ANSWER: The Captive Mind [or Zniewolony umysł]
18. A minor character in this novel has a name which is a pun on the phrase nihil obstat. That character
works for a company which builds a desert in the middle of Ohio. In this novel, a character orders nine steaks
at a restaurant as part of his plan to become so fat that he takes up the entire universe. At the end of this
novel, an animal dubbed Ugolino the Significant appears on a television show hosted by Reverend Sykes. That
animal also goes by the name of Vlad the Impaler. Stonecipheco is working on developing a pineal-gland-based
additive for their baby food products, and another company in this novel is the publishing house Frequent and
Vigorous, where the main character works as a switchboard operator. For 10 points, name this novel in which
Lenore Beadsman searches for her missing great-grandmother, the first novel by David Foster Wallace.
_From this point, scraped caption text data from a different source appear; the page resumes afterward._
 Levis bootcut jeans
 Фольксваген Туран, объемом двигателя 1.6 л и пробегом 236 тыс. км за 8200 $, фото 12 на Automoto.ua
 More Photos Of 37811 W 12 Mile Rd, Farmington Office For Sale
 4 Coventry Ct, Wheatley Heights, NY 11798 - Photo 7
ANSWER: The Broom of the System
19. This play contains the Wildean line “I had no idea that poets nowadays were interested in literature,”
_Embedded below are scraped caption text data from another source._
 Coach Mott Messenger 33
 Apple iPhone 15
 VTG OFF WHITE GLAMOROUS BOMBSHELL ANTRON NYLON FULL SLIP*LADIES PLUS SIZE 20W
spoken by a character who calls Wilde an “Irish Gomorrahist.” That character has had a methodical
education, resulting in an intimate familiarity with aardvarks, abaci, and abstract art, although politically he
hasn’t gotten past anarchism. The repetition of the line “I have put the newspapers and telegrams on the
sideboard, sir” demonstrates the protagonist’s fading memory. One character in this play creates a poem by pulling
words from Shakespeare’s Sonnet 18 out of a hat. One scene in this play is spoken entirely in limericks, and another
scene is a parody of the catechism chapter of Ulysses. This play, set in Zurich, consists of the reminiscences of
Henry Carr. For 10 points, name this Tom Stoppard play whose characters include Vladimir Lenin, Tristan Tzara,
and James Joyce.
ANSWER: Travesties
20. In this novel, a Mexican economist-historian is too proud to help his sick wife, forcing the narrator to drag
her along the street behind him, leaving a trail of urine. One character in this novel is cured of his phobia of
wheeled vehicles by going around and hitting children. Another character is a priest who thinks masturbation
isn’t a sin, founds an academy for prostitutes, and wins a fight by throwing hot pepper in Jaime Concha’s eyes.
In this novel, a Jehovah’s Witness named Gumercindo Tello threatens to castrate himself to prove that he didn’t rape
Sarita. One of the title characters has an irrational hatred for Argentines and works at his typewriter for ten hours a
day, which is why he confuses the characters in his stories with each other. Those stories are written as serials for
Radio Panamericana. For 10 points, name this novel about Mario Varguitas and Pedro Camacho, written by Mario
Vargas Llosa.
ANSWER: Aunt Julia and the Scriptwriter [or La tía Julia y el escribidor]
TB. The narrator of this book calls Kamehameha III a “fat, lazy, negro-looking blockhead.” In one scene, the
narrator fashions a makeshift pop-gun which delights the people with whom he is living. The narrator of this
book describes a building frequented by several extremely old greenish men; that building, called the Ti, is
inaccessible to women. The narrator of this book witnesses a ritual which he calls the Feast of Calabashes, and he
encounters people such as the beautiful Fayaway and the dutiful servant Kory-Kory. At the beginning of this book,
the narrator escapes from the Dolly with his friend Toby, and they try to find the valley of the Happar, but end up in
the valley of the title tribe instead. This book’s sequel, which shares its name with a tree which grows on Nuku
Hiva, is called Omoo. For 10 points, name this “peep at Polynesian life” by Herman Melville.